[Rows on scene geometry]
— BEGIN —

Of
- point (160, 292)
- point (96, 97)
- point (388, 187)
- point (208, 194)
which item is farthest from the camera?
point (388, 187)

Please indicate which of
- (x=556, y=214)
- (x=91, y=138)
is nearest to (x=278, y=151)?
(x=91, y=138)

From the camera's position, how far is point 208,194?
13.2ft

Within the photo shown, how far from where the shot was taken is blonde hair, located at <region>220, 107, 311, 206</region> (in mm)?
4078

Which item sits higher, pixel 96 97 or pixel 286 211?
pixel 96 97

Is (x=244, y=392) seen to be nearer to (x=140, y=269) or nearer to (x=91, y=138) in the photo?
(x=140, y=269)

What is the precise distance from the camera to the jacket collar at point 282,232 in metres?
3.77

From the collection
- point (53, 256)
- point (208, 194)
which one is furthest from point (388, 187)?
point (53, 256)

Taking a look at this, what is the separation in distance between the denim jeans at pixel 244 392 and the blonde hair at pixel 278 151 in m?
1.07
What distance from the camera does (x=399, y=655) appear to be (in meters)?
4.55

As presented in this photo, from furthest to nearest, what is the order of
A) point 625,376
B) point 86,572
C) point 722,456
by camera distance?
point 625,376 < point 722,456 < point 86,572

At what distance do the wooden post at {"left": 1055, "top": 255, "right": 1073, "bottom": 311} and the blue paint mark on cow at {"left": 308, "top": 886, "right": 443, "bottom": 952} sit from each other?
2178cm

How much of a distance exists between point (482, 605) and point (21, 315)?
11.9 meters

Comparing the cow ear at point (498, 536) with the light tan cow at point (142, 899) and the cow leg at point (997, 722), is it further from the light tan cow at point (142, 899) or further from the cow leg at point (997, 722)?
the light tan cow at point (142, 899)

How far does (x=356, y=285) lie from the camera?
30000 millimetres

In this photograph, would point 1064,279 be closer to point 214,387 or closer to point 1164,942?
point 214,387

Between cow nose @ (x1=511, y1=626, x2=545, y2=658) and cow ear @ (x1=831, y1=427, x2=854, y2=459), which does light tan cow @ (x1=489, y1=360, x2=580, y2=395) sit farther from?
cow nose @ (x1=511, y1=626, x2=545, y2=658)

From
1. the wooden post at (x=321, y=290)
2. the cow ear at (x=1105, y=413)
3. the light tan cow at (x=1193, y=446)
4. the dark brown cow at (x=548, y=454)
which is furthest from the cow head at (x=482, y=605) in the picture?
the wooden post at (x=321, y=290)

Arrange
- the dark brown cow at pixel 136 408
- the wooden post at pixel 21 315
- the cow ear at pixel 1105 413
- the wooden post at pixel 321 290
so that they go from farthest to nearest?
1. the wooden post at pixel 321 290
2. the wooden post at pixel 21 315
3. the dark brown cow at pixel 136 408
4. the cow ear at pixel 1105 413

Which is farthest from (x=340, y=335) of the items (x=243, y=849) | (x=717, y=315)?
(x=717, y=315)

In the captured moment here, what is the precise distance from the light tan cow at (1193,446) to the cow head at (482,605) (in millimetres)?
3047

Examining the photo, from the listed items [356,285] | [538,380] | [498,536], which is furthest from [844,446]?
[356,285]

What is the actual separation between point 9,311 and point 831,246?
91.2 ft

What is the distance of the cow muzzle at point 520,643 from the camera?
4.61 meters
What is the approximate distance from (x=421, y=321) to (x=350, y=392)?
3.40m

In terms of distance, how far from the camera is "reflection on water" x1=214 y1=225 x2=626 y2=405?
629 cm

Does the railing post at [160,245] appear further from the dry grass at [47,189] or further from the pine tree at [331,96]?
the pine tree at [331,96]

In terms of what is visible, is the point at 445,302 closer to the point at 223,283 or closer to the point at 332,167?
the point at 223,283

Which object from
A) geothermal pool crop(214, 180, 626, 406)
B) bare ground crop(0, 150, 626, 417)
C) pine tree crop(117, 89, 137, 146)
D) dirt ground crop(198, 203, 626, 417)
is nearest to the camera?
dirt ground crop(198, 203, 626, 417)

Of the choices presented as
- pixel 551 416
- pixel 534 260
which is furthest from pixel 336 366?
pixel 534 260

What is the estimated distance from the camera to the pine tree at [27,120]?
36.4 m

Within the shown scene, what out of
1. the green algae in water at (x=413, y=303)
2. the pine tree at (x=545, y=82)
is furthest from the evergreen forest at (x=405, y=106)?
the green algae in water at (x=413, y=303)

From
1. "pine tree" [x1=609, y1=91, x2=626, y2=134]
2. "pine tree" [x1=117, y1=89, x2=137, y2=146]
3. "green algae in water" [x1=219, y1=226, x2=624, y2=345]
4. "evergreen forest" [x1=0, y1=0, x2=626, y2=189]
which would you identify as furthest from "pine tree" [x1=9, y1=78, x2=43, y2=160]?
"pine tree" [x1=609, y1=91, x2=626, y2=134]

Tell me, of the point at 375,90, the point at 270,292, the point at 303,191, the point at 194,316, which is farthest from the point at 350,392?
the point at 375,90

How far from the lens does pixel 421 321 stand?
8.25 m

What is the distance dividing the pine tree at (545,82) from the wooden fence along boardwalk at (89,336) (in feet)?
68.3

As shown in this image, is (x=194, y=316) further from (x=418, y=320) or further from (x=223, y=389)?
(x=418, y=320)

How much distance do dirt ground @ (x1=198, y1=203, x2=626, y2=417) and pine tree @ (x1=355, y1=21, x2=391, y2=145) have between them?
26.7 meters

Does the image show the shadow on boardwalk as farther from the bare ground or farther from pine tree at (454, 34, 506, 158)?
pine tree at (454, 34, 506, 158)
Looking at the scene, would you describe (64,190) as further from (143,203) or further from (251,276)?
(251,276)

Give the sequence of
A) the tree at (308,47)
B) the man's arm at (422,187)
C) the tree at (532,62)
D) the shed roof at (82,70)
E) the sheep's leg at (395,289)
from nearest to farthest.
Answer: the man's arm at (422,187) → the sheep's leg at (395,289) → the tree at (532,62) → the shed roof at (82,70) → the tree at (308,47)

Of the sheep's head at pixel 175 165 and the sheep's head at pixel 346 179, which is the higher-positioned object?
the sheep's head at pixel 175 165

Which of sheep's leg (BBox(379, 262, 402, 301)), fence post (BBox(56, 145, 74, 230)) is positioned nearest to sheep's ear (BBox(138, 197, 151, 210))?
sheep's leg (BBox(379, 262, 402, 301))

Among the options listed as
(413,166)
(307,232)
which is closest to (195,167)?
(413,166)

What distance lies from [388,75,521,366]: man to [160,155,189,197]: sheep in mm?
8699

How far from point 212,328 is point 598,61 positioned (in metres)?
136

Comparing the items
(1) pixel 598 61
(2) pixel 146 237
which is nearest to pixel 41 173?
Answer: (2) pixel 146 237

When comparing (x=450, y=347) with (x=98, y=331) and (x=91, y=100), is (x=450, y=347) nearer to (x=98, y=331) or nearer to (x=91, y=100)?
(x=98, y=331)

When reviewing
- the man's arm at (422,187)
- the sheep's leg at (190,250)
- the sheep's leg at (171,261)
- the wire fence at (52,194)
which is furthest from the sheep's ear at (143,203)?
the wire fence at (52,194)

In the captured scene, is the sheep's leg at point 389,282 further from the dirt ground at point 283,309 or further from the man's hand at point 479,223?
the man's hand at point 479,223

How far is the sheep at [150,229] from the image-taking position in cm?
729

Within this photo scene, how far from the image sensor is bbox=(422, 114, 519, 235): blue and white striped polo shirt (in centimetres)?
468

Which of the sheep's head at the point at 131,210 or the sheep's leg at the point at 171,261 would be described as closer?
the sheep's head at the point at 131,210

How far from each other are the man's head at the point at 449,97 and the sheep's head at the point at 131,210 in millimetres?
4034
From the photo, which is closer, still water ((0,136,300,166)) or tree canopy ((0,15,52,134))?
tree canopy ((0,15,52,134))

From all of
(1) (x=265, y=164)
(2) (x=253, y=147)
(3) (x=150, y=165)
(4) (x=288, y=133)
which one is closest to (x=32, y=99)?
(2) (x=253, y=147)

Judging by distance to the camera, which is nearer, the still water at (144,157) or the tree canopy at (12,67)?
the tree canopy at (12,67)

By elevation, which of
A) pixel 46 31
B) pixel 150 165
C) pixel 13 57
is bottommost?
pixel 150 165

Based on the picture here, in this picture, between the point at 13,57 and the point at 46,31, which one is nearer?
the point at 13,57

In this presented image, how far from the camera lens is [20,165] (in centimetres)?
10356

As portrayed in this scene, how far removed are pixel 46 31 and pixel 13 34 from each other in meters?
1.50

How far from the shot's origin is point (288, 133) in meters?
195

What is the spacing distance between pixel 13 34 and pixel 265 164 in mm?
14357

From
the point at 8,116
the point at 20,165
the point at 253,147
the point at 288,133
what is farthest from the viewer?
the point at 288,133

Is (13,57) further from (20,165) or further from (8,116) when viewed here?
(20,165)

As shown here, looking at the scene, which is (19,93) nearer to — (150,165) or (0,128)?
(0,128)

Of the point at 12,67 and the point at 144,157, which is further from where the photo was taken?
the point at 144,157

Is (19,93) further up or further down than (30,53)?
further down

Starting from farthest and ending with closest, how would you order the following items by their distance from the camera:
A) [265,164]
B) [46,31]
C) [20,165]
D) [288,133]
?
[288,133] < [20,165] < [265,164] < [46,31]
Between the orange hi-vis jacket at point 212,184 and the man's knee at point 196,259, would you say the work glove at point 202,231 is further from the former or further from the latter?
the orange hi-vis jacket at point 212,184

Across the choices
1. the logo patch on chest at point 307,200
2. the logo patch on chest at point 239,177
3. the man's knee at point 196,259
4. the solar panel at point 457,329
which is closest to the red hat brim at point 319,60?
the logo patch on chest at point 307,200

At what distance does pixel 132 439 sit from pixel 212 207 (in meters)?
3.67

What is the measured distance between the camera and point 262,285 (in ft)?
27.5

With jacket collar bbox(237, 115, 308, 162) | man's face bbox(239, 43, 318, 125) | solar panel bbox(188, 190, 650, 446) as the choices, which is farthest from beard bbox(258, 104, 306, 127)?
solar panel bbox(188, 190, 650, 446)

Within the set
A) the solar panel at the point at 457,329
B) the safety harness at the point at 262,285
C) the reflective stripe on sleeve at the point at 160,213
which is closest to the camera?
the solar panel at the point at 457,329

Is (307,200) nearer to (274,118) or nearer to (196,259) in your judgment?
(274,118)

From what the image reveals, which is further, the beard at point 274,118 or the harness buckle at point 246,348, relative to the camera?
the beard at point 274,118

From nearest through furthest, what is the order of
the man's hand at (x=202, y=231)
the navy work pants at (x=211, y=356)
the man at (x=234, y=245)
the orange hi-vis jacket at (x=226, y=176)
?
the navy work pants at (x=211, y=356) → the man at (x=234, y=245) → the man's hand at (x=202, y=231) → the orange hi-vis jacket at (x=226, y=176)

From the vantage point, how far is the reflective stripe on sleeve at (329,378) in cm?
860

— END —

**Set task:** Rename "distance" to "separation" in the rows from the line with "How much of" up to and including the line with "11.9 meters", and give those lines back with nothing else altered.

**Written solution:**
How much of a separation exists between point (482, 605) and point (21, 315)?
11.9 meters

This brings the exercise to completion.